▸ **Selected excerpt**:
--*--

MEET THE CARLYLE GROUP
A vast interlocking global network

—Carlyle marketing material, circa 2001

It is hard to imagine a more concentrated display of wealth than Manhattan's Upper East Side, where building after building reeks of money, power, and prestige. Multimillion dollar homes share Madison Avenue sidewalks with lavish galleries, ritzy boutiques, upscale nannies, and purebreds. But even against this extravagant setting, the Carlyle Hotel stands out. Its tower rises unapologetically into the sky, lording over Central Park and dominating the skyline around it.

 

The blue-blood interior with lush carpeting and hushed tones perfectly suits its high-end clientele. It is a place for those accustomed to success and comfortable with luxury. In a city full of opulent hotels, it is among royalty. So it is altogether fitting that the Carlyle Group would assimilate the name of this regal residence when banding together in the summer of 1987. At the time, co-founders Stephen Norris and David Rubenstein met often at the hotel on 76th Street and Madison Avenue.

--*--

▸ **Records for processing**:

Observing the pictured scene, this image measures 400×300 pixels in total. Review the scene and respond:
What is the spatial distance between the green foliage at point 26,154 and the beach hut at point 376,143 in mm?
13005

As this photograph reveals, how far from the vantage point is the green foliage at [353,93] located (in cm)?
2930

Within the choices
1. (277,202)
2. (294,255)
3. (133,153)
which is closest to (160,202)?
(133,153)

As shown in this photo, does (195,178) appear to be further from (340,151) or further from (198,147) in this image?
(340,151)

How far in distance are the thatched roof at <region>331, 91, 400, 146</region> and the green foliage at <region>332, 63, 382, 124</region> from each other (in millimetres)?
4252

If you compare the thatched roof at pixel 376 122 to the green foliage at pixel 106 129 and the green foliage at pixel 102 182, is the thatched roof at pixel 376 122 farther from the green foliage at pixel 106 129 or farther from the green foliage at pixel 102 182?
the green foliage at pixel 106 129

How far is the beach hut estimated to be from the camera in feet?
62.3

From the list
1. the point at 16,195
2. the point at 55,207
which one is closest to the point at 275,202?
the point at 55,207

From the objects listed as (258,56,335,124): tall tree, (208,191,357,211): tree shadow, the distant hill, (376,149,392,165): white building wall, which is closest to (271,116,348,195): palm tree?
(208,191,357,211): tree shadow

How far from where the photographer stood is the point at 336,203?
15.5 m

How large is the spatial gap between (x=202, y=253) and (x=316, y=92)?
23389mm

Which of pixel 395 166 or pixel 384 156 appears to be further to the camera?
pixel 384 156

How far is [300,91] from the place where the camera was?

--*--

▸ **Objectives**:
a – Retype the records word for word, everything from the line containing "How far from where" down through the final line of the records.
b – Write the next part of the Carlyle Group passage, picking up right after its final sentence.

▸ **Results by task**:
a –
How far from where the photographer stood is the point at 336,203?
15.5 m

How large is the spatial gap between (x=202, y=253) and (x=316, y=92)?
23389mm

Which of pixel 395 166 or pixel 384 156 appears to be further to the camera?
pixel 384 156

How far is [300,91] from the place where the camera was?

b –
They wanted the name of their company to sound like old money, and the Carlyle moniker fit the bill. But little did either cofounder know, the Carlyle Group would go on to become one of the most powerful and successful private equity firms in the world, with over $13 billion under management and more political connections than the White House switchboard. In its 15 years of existence, the Carlyle Group has become the corporate embodiment of the hotel it was named after: a towering presence in a world of wealth, power, and politics.

 

Today, the Carlyle Group is a story of dealings inside the "Iron Triangle," the place where the world's mightiest military intersects with high-powered politics and big business. It is a company whose history includes ties to CIA cover-ups and secret arms deals, and an astounding trail of corporate cronyism. By making defense buyouts the cornerstone of its business strategy, Carlyle now finds itself the beneficiary of the largest increase in defense spending in history. Indeed the stars seem to have aligned perfectly for Carlyle, in just 15 short years.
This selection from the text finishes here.